[Records from a spatial question set]

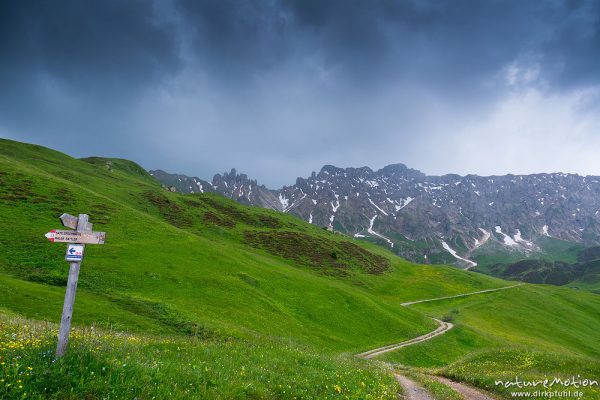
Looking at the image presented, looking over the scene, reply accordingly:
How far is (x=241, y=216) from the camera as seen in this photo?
148 metres

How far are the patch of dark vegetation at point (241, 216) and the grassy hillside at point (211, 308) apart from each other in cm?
786

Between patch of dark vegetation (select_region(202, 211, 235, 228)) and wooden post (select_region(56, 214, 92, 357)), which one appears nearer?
wooden post (select_region(56, 214, 92, 357))

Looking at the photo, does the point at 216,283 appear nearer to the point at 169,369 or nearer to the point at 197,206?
the point at 169,369

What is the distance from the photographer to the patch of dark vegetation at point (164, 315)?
33.9m

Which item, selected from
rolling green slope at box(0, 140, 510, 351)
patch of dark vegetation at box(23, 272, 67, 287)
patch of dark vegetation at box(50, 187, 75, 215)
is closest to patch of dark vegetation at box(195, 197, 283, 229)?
rolling green slope at box(0, 140, 510, 351)

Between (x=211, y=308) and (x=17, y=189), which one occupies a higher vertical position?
(x=17, y=189)

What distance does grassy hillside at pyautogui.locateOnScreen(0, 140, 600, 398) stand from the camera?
13.2 meters

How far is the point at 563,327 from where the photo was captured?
324 feet

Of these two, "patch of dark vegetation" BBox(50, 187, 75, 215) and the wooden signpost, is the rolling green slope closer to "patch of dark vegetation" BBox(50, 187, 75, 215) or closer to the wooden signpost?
"patch of dark vegetation" BBox(50, 187, 75, 215)

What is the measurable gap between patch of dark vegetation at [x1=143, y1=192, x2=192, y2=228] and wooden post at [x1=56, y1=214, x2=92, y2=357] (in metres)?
101

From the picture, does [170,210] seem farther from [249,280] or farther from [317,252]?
[249,280]

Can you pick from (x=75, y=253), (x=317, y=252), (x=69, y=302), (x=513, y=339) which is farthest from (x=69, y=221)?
(x=317, y=252)

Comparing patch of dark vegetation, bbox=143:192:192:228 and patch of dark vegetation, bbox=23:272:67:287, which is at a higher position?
patch of dark vegetation, bbox=143:192:192:228

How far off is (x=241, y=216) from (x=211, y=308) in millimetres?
103513
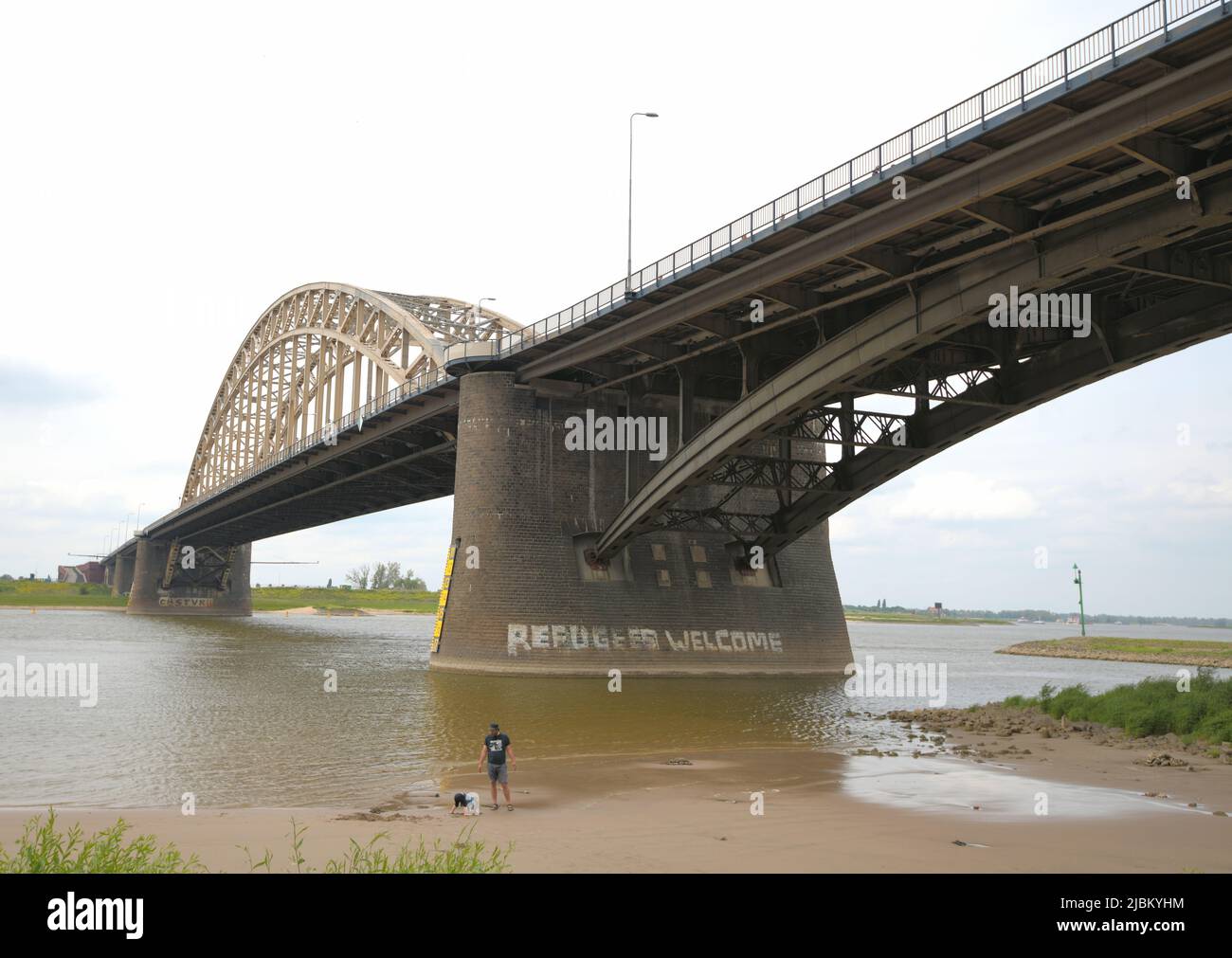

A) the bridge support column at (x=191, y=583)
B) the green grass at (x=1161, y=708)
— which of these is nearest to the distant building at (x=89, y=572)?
the bridge support column at (x=191, y=583)

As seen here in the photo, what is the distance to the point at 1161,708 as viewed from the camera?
22203 mm

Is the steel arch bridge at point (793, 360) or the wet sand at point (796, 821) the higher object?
the steel arch bridge at point (793, 360)

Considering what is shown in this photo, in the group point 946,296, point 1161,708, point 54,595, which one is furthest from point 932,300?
point 54,595

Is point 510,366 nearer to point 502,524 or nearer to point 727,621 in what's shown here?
point 502,524

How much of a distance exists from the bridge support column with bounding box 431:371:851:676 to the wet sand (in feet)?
63.8

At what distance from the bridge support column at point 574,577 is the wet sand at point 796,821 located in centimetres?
1945

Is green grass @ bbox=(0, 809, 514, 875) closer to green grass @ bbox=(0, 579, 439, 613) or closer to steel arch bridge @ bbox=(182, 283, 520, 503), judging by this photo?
steel arch bridge @ bbox=(182, 283, 520, 503)

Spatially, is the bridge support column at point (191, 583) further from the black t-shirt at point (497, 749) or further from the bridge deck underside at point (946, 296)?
the black t-shirt at point (497, 749)

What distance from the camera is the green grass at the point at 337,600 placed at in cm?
14962

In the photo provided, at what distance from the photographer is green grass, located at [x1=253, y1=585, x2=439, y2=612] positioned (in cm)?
14962

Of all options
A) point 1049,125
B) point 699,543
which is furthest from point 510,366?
point 1049,125

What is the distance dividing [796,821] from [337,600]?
15306 cm

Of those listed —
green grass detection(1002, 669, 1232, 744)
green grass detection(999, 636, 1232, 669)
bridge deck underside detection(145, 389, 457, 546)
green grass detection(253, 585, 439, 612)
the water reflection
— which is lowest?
green grass detection(999, 636, 1232, 669)

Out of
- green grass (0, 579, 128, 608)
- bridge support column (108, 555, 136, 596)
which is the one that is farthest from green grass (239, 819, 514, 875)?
bridge support column (108, 555, 136, 596)
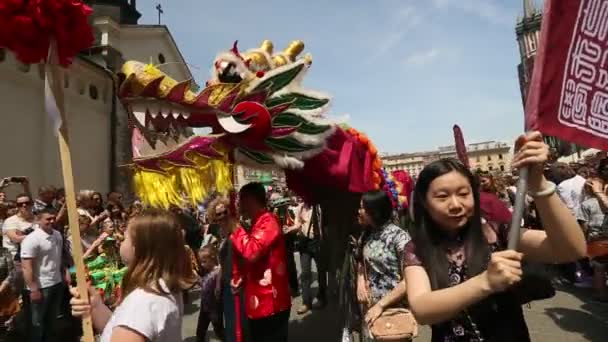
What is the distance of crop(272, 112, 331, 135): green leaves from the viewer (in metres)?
3.11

§ **Requirement**:
Quote the preceding records in their entirety, excluding every picture.

§ **Response for this exercise**:
Looking at the image presented, looking over the scene, reply accordingly:
How far is (x=241, y=216) from the camera as seen in this photo?
148 metres

How far are the patch of dark vegetation at point (241, 216) and the grassy hillside at point (211, 308) apart from each other in cm?
786

Between patch of dark vegetation (select_region(202, 211, 235, 228)) and wooden post (select_region(56, 214, 92, 357)), which one appears nearer?
wooden post (select_region(56, 214, 92, 357))

Looking at the photo, does the point at 216,283 appear nearer to the point at 169,369 or nearer to the point at 197,206?
the point at 169,369

What is the distance from the photographer to the patch of dark vegetation at point (164, 315)?
33.9m

Which item, selected from
rolling green slope at box(0, 140, 510, 351)
patch of dark vegetation at box(23, 272, 67, 287)
patch of dark vegetation at box(50, 187, 75, 215)
is closest to patch of dark vegetation at box(195, 197, 283, 229)?
rolling green slope at box(0, 140, 510, 351)

Between (x=211, y=308) and (x=17, y=189), which one occupies a higher vertical position?
(x=17, y=189)

What distance does grassy hillside at pyautogui.locateOnScreen(0, 140, 600, 398) stand from the camera?
13.2 meters

How far is the point at 563,327 from where the photo was captured?
324 feet

Of these two, "patch of dark vegetation" BBox(50, 187, 75, 215) and the wooden signpost, is the rolling green slope closer to "patch of dark vegetation" BBox(50, 187, 75, 215) or closer to the wooden signpost?
"patch of dark vegetation" BBox(50, 187, 75, 215)

What is the measurable gap between patch of dark vegetation at [x1=143, y1=192, x2=192, y2=228] and wooden post at [x1=56, y1=214, x2=92, y2=357] (in metres)?
101

From the picture, does [170,210] seem farther from [249,280] or farther from [317,252]?
[249,280]

Can you pick from (x=75, y=253), (x=317, y=252), (x=69, y=302), (x=513, y=339) which is farthest from (x=69, y=221)?
(x=317, y=252)

Comparing patch of dark vegetation, bbox=143:192:192:228 and patch of dark vegetation, bbox=23:272:67:287, which is at a higher position?
patch of dark vegetation, bbox=143:192:192:228

How far off is (x=241, y=216) from (x=211, y=308) in millimetres?
103513

A) the bridge support column at (x=191, y=583)
B) the green grass at (x=1161, y=708)
— which of these is nearest to the distant building at (x=89, y=572)?
the bridge support column at (x=191, y=583)

As seen here in the photo, what is the distance to the point at 1161,708 as viewed from the camera?
22203 mm

Is the steel arch bridge at point (793, 360) or the wet sand at point (796, 821) the higher object?
the steel arch bridge at point (793, 360)

Considering what is shown in this photo, in the group point 946,296, point 1161,708, point 54,595, which one is furthest from point 932,300?
point 54,595

Is point 510,366 nearer to point 502,524 or nearer to point 727,621 in what's shown here?
point 502,524

How much of a distance exists from the bridge support column with bounding box 431:371:851:676 to the wet sand (in feet)?
63.8

At what distance from the bridge support column at point 574,577 is the wet sand at point 796,821 located in centimetres?
1945

Is green grass @ bbox=(0, 809, 514, 875) closer to green grass @ bbox=(0, 579, 439, 613) or closer to steel arch bridge @ bbox=(182, 283, 520, 503), judging by this photo?
steel arch bridge @ bbox=(182, 283, 520, 503)

Spatially, is the bridge support column at point (191, 583) further from the black t-shirt at point (497, 749) or further from the bridge deck underside at point (946, 296)?
the black t-shirt at point (497, 749)

What distance from the camera is the green grass at the point at 337,600 placed at in cm?
14962

In the photo provided, at what distance from the photographer is green grass, located at [x1=253, y1=585, x2=439, y2=612] positioned (in cm)?
14962

Of all options
A) point 1049,125
B) point 699,543
which is furthest from point 510,366?
point 1049,125

What is the distance dividing [796,821] from [337,600]?
15306 cm

Of those listed —
green grass detection(1002, 669, 1232, 744)
green grass detection(999, 636, 1232, 669)
bridge deck underside detection(145, 389, 457, 546)
green grass detection(253, 585, 439, 612)
the water reflection
— which is lowest?
green grass detection(999, 636, 1232, 669)

Out of
- green grass (0, 579, 128, 608)
- bridge support column (108, 555, 136, 596)
which is the one that is farthest from green grass (239, 819, 514, 875)?
bridge support column (108, 555, 136, 596)
What is the distance of crop(272, 112, 331, 135): green leaves from the viewer (in metres)?
3.11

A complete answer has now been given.